» LE TEXTE:
++++++++++++++++++++
Avant d’entrer dans les détails de la lutte, il convient de bien connaître les combattants.

Il faut faire le portrait de notre héros, le Tiers, avant de raconter son histoire et chercher le sens de la portée de ce mot, l’Union, que l’on prononce alors dans le parti révolutionnaire avec une sorte de respect religieux, et qui est, à l’entendre, son seul souci et sa vraie force.

Cette nécessité nous mènera à remonter à des considérations d’ordre général applicables à toutes les périodes de la Révolution de ce temps et de bien d’autres.

On a, en effet, bien souvent remarqué que l’attaque, en 1789, fut menée partout de même.
++++++++++++++++++++
» ENTRÉES AFFICHÉES:
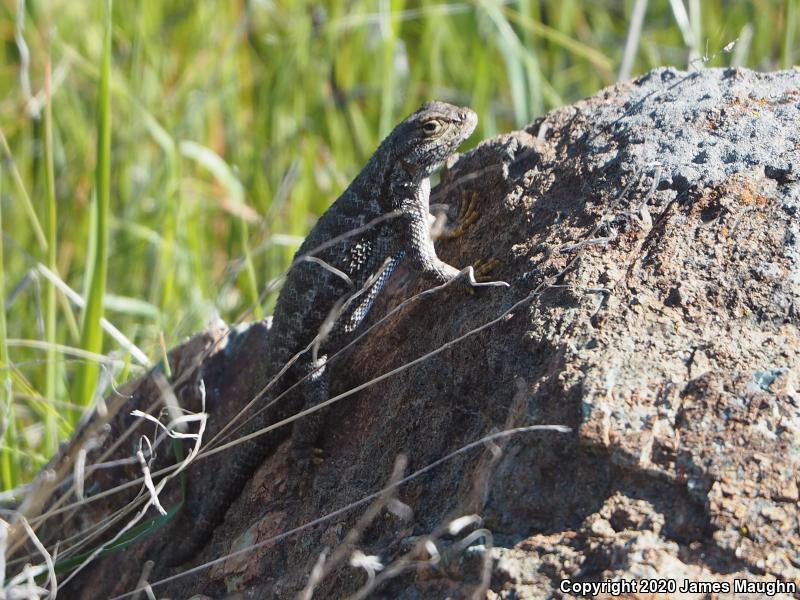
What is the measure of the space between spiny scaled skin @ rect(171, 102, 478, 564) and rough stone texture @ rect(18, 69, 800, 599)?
0.10 meters

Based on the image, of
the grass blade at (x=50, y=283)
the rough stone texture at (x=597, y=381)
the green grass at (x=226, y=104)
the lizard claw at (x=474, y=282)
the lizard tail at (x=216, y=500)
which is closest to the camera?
the rough stone texture at (x=597, y=381)

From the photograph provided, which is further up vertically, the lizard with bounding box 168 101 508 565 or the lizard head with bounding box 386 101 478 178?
the lizard head with bounding box 386 101 478 178

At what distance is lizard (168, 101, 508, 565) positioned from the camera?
10.8 feet

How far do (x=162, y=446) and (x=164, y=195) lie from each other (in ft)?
7.08

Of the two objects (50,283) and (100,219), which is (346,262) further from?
(50,283)

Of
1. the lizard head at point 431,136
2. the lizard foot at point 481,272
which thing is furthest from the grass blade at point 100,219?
the lizard foot at point 481,272

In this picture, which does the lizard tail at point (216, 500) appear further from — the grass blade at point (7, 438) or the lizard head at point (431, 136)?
the lizard head at point (431, 136)

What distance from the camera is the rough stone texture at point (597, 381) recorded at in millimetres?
1979

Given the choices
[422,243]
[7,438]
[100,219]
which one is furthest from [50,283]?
[422,243]

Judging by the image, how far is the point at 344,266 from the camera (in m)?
3.56

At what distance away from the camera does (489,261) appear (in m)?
2.84

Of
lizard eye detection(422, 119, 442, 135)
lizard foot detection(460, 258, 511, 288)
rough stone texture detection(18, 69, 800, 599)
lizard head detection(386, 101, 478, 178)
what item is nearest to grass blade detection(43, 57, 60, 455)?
rough stone texture detection(18, 69, 800, 599)

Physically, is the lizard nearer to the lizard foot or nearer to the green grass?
the lizard foot

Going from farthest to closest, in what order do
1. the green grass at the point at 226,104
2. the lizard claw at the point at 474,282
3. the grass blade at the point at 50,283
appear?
the green grass at the point at 226,104
the grass blade at the point at 50,283
the lizard claw at the point at 474,282
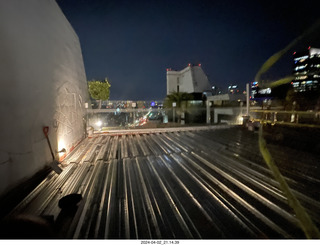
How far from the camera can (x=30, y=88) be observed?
293cm

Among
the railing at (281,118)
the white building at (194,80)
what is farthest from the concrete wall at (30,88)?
the white building at (194,80)

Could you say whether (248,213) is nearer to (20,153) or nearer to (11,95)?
(20,153)

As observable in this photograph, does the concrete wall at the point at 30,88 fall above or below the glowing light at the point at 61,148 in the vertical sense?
above

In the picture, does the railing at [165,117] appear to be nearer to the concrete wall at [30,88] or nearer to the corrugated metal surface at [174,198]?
the concrete wall at [30,88]

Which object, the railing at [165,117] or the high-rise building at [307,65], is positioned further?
the high-rise building at [307,65]

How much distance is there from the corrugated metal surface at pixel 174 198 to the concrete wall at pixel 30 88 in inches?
23.9

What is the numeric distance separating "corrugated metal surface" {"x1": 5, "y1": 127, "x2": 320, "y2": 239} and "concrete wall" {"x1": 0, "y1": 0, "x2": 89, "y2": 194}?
0.61m

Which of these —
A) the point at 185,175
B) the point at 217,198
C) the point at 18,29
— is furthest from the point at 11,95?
the point at 217,198

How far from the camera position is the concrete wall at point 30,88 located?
2346 millimetres

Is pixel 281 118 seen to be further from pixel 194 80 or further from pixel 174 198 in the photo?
pixel 194 80

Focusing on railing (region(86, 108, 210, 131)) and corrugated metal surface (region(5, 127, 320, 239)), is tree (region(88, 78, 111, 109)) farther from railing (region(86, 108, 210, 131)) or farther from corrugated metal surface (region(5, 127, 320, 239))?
corrugated metal surface (region(5, 127, 320, 239))

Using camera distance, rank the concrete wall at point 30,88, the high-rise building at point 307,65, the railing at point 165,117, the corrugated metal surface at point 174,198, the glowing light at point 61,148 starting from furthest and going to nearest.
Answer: the high-rise building at point 307,65, the railing at point 165,117, the glowing light at point 61,148, the concrete wall at point 30,88, the corrugated metal surface at point 174,198

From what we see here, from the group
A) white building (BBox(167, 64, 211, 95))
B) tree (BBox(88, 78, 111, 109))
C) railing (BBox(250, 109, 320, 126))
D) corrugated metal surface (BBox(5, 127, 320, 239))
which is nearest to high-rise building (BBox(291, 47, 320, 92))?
white building (BBox(167, 64, 211, 95))

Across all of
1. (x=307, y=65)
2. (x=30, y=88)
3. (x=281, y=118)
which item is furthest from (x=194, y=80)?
(x=307, y=65)
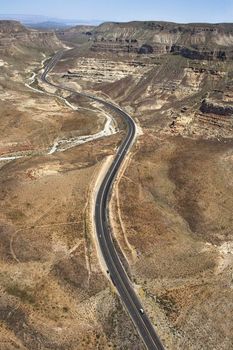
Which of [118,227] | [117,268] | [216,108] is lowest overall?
[117,268]

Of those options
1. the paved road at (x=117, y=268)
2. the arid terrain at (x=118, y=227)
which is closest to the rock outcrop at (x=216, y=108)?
the arid terrain at (x=118, y=227)

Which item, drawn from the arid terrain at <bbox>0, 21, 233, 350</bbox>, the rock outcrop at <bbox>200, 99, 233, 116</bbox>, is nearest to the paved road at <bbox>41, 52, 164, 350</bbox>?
the arid terrain at <bbox>0, 21, 233, 350</bbox>

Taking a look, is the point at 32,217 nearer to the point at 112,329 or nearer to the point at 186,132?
the point at 112,329

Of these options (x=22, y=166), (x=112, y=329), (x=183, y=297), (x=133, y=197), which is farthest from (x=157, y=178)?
(x=112, y=329)

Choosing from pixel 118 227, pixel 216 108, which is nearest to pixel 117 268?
pixel 118 227

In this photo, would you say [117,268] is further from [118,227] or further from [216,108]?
[216,108]

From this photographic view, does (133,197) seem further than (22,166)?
No

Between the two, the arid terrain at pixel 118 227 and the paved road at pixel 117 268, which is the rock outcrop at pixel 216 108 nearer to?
the arid terrain at pixel 118 227

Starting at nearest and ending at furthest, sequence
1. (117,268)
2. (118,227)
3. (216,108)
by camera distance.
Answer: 1. (117,268)
2. (118,227)
3. (216,108)

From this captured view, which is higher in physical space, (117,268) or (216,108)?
(216,108)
++++++++++++++++++++
» TRAVAIL À FAIRE:
1. Réécrivez le passage du texte qui commence aux mots « Il faut faire » et s’arrête après les mots « de bien d’autres. », en remplaçant « notre héros » par « notre protagoniste ».
2. Présentez en liste numérotée les lignes des entrées, de celle qui contient « In this photo, would » jusqu’à la dernière ligne des entrées, en laissant de côté les lignes vides.

» LES SOLUTIONS:
1.
Il faut faire le portrait de notre protagoniste, le Tiers, avant de raconter son histoire et chercher le sens de la portée de ce mot, l’Union, que l’on prononce alors dans le parti révolutionnaire avec une sorte de respect religieux, et qui est, à l’entendre, son seul souci et sa vraie force.

Cette nécessité nous mènera à remonter à des considérations d’ordre général applicables à toutes les périodes de la Révolution de ce temps et de bien d’autres.

2.
1. In this photo, would you say [117,268] is further from [118,227] or further from [216,108]?
2. [216,108]
3. From this photographic view, does (133,197) seem further than (22,166)?
4. No
5. Between the two, the arid terrain at pixel 118 227 and the paved road at pixel 117 268, which is the rock outcrop at pixel 216 108 nearer to?
6. the arid terrain at pixel 118 227
7. Starting at nearest and ending at furthest, sequence
8. 1. (117,268)
9. 2. (118,227)
10. 3. (216,108)
11. by camera distance.
12. Answer: 1. (117,268)
13. 2. (118,227)
14. 3. (216,108)
15. From this captured view, which is higher in physical space, (117,268) or (216,108)?
16. (216,108)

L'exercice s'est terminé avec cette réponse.